Both of these formats support the github-flavored-markdown class
extension where you can put a word at the end of the opening backtick
line and have the block given that class.

Embedded LaTeX (mathjax) : If called with the MKD_LATEX option, text wrapped in $$$$, \[\], and \(\) is passed unchanged (except for encoding <, >, and &) to the output for processing by a LaTeX renderer.

This collides with how Markdown escapes '[', ']', '(', and ')' -- if discount is called with `MKD_LATEX`, `\(` and `\[` will only map to `(` and `[` if corresponding `\)` or `\]`s are **not** found in the same paragraph.

Github checkbox list items : If configured with the --github-checkbox flag, discount will understand github-style checkboxes and generate checkboxes using either html entities (--github-checkbox w/o an argument) or <input> elements (--github-checkbox=input)

How standard is it?

Exercise requirements:
(1) According to the page excerpt on Markdown extensions, which characters does Markdown escape? List every one.
(2) Reproduce the part of the page excerpt on Markdown extensions between "Embedded LaTeX (mathjax)" and "standard is it?", inclusive.
Answer using only the text and no other source.

Material shown:
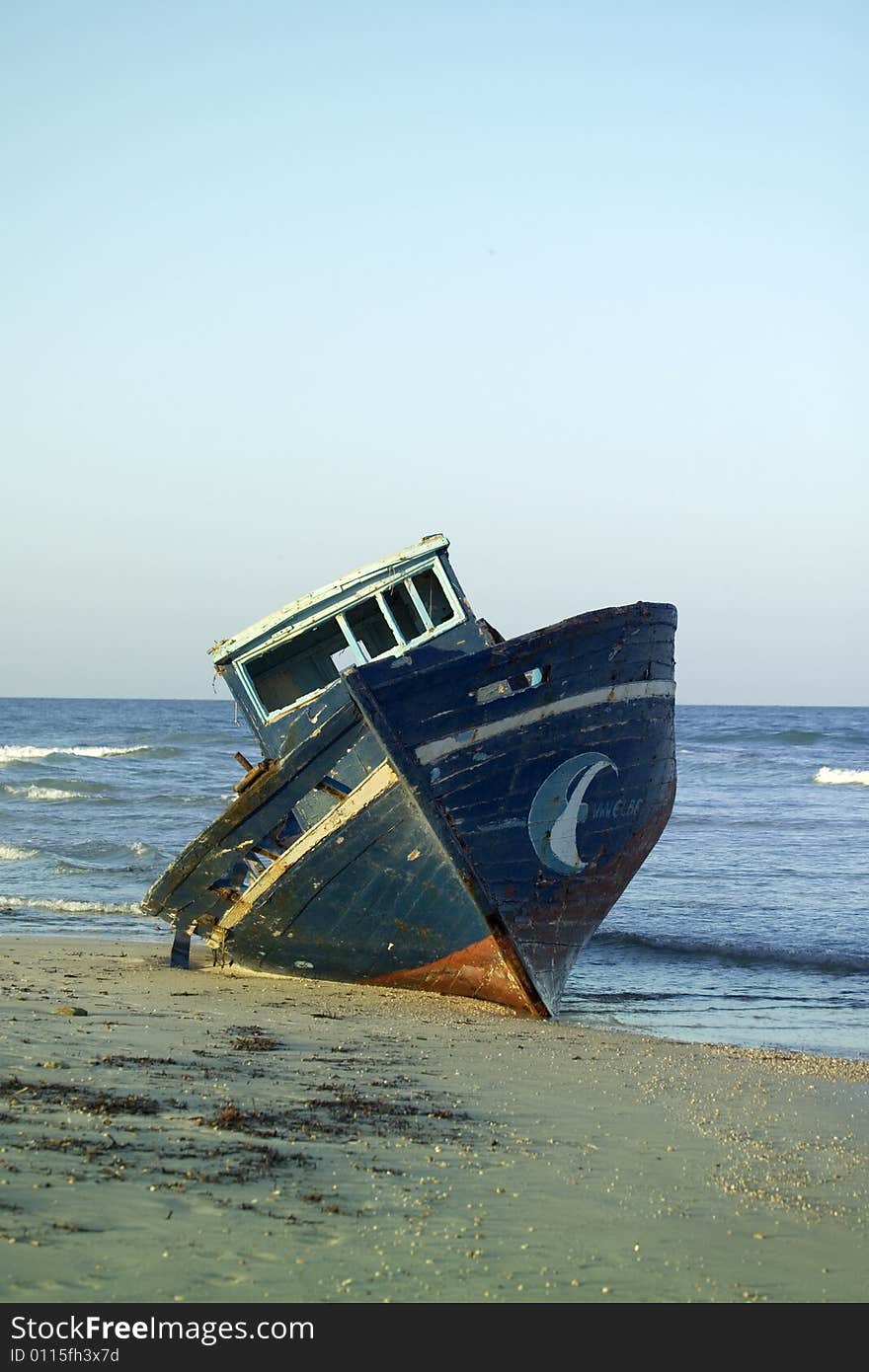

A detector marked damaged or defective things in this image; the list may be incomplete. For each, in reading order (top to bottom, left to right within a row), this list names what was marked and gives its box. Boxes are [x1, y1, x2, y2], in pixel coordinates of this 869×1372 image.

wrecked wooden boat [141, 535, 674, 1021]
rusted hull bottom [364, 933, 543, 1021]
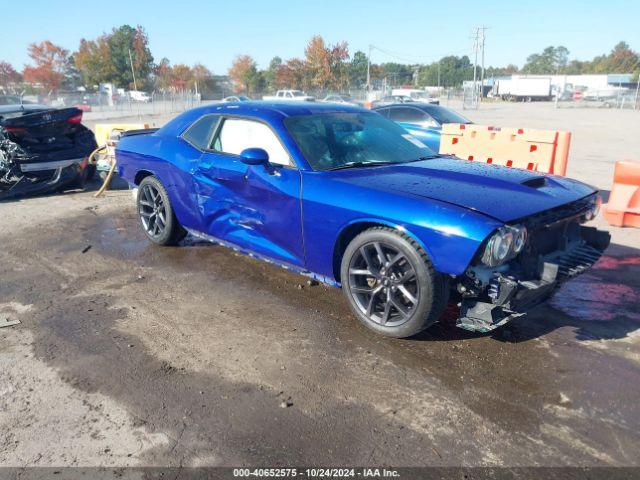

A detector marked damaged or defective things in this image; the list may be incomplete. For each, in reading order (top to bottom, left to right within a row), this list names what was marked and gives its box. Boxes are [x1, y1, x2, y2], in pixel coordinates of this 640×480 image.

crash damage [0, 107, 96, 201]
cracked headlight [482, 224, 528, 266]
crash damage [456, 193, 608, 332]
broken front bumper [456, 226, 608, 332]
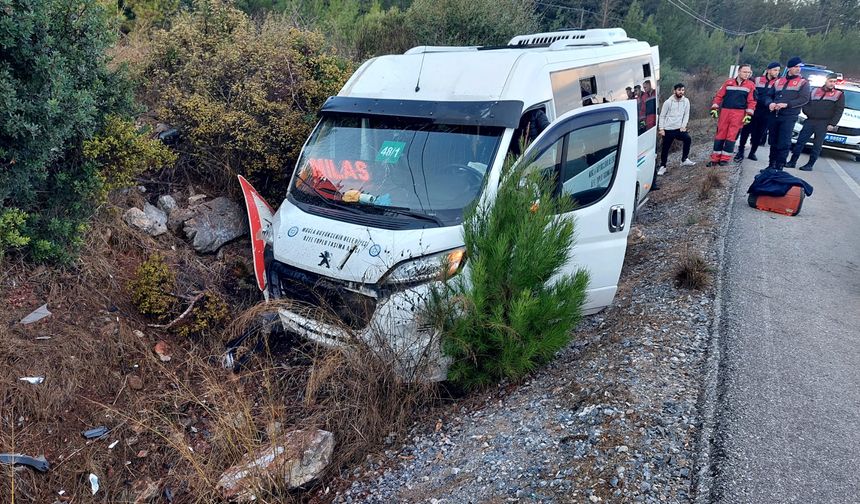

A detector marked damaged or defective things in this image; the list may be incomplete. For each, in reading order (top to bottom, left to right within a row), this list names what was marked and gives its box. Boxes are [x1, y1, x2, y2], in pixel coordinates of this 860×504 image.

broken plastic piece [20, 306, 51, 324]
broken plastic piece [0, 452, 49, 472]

Answers to the tasks:
(1) [, ], (, )

(2)
Embedded LaTeX (mathjax) : If called with the MKD_LATEX option, text wrapped in $$$$, \[\], and \(\) is passed unchanged (except for encoding <, >, and &) to the output for processing by a LaTeX renderer.

This collides with how Markdown escapes '[', ']', '(', and ')' -- if discount is called with `MKD_LATEX`, `\(` and `\[` will only map to `(` and `[` if corresponding `\)` or `\]`s are **not** found in the same paragraph.

Github checkbox list items : If configured with the --github-checkbox flag, discount will understand github-style checkboxes and generate checkboxes using either html entities (--github-checkbox w/o an argument) or <input> elements (--github-checkbox=input)

How standard is it?